__Exercise directions__: Recast as a numbered list the lines running from the start of the records through the line that contains "61.2 inches", both ends included, and leave out any blank lines.

(Records of spatial reasoning questions)
## BEGIN
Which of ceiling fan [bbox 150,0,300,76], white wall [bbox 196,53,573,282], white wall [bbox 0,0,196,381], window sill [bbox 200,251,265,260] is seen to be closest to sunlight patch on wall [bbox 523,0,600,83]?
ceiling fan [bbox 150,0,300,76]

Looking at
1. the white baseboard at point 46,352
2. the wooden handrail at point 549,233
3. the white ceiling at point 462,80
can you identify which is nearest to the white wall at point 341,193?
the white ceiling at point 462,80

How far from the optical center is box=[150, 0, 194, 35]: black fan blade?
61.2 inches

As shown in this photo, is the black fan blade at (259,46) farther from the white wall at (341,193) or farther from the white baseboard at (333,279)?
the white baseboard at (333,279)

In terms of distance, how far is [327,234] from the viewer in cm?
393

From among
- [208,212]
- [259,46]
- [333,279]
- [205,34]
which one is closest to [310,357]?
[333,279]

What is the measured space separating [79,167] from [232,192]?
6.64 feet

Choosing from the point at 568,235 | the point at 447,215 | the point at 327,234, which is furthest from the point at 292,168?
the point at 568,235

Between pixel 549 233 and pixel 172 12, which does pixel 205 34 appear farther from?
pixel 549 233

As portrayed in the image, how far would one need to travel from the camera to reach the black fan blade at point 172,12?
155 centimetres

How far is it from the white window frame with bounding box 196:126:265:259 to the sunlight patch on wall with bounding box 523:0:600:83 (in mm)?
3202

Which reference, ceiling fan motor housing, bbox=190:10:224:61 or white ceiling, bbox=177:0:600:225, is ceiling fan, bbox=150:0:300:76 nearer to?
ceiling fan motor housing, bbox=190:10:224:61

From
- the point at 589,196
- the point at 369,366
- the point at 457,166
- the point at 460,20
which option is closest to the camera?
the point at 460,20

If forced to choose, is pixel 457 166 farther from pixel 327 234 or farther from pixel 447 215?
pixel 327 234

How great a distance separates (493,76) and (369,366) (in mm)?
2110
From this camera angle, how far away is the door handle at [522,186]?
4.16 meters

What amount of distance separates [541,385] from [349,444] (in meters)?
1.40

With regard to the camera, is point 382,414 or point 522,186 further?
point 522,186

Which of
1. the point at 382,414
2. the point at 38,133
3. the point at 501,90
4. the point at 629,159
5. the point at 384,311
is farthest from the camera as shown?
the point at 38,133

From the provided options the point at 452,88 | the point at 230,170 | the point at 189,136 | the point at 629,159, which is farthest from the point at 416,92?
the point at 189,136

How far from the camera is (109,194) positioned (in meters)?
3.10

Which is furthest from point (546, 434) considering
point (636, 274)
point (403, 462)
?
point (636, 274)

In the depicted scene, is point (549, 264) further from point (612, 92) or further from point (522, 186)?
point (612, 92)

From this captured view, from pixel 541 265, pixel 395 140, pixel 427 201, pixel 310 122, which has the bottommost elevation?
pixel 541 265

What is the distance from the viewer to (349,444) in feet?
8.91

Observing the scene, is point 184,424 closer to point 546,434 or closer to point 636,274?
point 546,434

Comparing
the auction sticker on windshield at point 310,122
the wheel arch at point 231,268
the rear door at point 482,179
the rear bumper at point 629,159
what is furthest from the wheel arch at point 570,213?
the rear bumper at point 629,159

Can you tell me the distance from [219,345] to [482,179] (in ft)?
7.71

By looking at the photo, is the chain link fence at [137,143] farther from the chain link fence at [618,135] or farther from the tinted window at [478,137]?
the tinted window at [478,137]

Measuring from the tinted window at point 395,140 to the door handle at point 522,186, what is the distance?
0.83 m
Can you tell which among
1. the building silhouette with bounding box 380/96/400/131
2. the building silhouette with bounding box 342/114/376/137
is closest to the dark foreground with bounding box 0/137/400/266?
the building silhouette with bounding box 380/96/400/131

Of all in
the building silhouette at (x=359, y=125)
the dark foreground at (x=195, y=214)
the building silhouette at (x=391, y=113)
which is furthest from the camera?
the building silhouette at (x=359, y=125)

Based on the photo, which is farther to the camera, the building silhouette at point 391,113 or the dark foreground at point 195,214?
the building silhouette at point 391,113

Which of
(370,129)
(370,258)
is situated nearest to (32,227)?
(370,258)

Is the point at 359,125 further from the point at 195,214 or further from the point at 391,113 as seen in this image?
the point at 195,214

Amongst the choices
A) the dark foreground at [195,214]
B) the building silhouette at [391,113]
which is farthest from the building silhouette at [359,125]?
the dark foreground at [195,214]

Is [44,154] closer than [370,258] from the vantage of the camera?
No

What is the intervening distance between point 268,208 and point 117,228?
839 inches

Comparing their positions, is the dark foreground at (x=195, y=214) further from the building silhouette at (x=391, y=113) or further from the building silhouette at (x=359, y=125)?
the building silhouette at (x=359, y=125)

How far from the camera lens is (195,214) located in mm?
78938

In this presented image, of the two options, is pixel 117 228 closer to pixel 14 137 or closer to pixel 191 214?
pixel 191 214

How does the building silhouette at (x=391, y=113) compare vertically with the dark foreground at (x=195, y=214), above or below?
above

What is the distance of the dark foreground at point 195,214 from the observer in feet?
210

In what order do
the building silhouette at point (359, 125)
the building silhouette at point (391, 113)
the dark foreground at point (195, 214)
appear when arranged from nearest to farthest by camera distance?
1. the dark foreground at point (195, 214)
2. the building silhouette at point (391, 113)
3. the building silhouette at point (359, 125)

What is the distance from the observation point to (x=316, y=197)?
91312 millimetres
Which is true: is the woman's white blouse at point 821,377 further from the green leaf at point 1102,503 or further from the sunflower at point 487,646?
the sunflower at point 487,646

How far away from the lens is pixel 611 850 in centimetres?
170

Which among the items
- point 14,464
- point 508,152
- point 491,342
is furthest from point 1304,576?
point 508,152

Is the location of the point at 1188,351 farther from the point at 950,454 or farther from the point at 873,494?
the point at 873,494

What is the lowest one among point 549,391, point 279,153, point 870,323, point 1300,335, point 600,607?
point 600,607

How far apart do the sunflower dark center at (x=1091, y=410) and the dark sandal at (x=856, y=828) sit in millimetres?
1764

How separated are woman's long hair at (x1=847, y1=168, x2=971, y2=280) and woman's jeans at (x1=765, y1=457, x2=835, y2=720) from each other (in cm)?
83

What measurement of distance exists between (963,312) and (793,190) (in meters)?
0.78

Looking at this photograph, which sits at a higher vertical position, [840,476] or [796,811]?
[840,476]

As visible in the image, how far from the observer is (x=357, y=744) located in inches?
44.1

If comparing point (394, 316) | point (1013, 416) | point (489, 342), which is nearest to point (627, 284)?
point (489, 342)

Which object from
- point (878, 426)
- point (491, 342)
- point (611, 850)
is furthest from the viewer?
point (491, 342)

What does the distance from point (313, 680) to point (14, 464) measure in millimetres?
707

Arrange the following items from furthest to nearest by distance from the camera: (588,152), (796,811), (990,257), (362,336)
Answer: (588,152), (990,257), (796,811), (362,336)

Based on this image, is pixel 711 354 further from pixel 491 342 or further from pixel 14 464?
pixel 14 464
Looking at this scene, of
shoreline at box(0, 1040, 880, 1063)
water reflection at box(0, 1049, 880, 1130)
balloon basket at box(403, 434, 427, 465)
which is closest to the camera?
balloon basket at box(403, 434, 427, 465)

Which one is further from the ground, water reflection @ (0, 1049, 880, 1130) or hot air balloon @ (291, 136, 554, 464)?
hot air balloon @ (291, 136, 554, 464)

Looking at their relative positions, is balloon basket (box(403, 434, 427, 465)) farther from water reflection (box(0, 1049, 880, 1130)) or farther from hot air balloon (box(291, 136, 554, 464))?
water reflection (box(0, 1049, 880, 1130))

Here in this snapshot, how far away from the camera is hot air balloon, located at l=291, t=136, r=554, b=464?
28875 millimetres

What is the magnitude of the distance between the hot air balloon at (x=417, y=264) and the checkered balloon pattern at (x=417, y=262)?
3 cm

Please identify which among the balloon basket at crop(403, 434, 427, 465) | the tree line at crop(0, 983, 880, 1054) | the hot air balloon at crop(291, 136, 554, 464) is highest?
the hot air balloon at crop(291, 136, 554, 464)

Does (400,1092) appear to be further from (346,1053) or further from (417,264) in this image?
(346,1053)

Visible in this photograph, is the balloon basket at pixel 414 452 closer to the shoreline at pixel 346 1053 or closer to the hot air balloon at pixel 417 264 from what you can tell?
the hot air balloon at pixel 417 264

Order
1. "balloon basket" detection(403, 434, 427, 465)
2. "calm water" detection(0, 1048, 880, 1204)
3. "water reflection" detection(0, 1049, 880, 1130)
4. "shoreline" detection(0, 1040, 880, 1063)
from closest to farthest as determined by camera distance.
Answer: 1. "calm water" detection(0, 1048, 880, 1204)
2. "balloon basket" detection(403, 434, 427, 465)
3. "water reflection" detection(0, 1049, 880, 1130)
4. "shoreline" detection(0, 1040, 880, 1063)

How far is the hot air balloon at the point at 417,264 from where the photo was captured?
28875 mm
## END
__Solution for this task__:
1. Which of ceiling fan [bbox 150,0,300,76], white wall [bbox 196,53,573,282], white wall [bbox 0,0,196,381], window sill [bbox 200,251,265,260] is seen to be closest to sunlight patch on wall [bbox 523,0,600,83]?
2. ceiling fan [bbox 150,0,300,76]
3. Looking at
4. 1. the white baseboard at point 46,352
5. 2. the wooden handrail at point 549,233
6. 3. the white ceiling at point 462,80
7. can you identify which is nearest to the white wall at point 341,193?
8. the white ceiling at point 462,80
9. How far from the optical center is box=[150, 0, 194, 35]: black fan blade?
10. 61.2 inches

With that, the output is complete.